I didn’t always want to be a writer–I had other plans for my future. For a long time, I wanted to be an archaeologist. I remember digging up bits of old pottery from the rock pile behind the sheds. Finding a particularly colorful piece, I imagined some woman’s sadness about her favorite vase being broken.
My greatest archaeological discovery was a small arrowhead that I found in the pickle patch when I was twelve. My brother and sister insist the only reason I found it was that I was too busy looking at rocks to pick pickles.
Seeing the Indiana Jones movies in high school fueled my desires–so much so that when I went away to college, I ended up with the nickname “Indiana Emy.” As it happens, my journey took me in another direction, and I never did find much more than that treasured arrowhead.
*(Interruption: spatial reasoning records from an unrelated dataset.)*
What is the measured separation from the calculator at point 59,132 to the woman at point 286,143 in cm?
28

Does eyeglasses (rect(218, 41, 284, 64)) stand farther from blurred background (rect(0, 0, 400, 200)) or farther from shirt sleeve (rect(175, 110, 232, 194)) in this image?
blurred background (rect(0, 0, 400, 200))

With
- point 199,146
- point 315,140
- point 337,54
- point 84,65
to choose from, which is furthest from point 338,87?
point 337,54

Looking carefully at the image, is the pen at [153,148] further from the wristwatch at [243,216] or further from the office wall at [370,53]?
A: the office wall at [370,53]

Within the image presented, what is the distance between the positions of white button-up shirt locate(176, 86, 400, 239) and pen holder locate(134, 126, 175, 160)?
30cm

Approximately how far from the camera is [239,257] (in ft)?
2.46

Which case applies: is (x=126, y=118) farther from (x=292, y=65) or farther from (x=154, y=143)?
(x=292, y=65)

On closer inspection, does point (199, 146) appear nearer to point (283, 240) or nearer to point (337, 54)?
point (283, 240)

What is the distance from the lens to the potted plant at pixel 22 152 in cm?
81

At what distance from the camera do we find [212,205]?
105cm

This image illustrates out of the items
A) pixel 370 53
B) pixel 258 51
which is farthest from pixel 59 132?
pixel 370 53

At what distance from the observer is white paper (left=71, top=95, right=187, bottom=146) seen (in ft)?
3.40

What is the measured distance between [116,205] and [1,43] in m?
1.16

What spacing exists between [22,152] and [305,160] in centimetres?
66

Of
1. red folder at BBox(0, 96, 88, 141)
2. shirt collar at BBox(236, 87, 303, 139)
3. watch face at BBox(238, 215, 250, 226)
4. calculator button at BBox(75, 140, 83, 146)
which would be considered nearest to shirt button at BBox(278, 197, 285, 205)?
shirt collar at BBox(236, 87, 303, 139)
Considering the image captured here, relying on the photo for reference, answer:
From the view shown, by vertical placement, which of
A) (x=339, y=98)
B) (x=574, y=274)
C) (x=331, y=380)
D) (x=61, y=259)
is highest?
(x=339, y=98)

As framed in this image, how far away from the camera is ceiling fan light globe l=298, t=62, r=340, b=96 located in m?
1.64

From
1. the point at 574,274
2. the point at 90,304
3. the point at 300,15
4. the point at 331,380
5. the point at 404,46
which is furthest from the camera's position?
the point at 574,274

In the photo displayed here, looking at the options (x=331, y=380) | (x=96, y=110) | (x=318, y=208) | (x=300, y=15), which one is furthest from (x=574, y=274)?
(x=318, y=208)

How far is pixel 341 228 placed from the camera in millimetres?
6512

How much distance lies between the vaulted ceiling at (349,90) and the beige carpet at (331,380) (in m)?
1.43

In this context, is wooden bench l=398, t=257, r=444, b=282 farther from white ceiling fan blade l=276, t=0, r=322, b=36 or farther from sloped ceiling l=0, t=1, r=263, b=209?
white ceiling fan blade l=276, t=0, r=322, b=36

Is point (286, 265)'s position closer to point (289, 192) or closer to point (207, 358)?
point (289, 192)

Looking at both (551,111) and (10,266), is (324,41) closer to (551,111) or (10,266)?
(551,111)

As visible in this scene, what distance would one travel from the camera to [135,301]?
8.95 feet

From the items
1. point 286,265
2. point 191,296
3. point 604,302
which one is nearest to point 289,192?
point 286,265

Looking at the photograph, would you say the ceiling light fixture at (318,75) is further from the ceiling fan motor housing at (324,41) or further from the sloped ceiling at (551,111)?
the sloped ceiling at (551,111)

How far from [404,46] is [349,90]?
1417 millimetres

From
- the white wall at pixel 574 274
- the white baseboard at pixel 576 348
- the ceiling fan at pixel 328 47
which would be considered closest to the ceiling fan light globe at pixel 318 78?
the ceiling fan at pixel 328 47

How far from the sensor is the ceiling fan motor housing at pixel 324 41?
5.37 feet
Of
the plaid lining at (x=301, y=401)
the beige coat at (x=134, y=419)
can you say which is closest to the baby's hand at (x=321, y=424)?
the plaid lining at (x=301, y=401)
But last fall, an archaeological dig took place at the original site of the Mather Inn. And I missed it! A real archaelogist dug up shards of flow-blue pottery, and old nails, and even an entire jug, intact. By the time I visited in October, the dig site had been covered back up. But as I kicked about the site I spied a bit of white shining in the sun. Not an arrowhead, but a broken shard of pottery. Perhaps a bit off a plate, a platter, or a chamberpot from the Mather Inn. Somehow that little bit of physical evidence brought our Plank Road story closer to life. Florence and Katie are fictional characters, but the Mather Inn was real. Meals had been eaten, teamsters had been served, dishes had been washed.
I’m glad there are people at work, digging up bits of the past for us. And though I’m not one of them, maybe my writing can help preserve the past as well.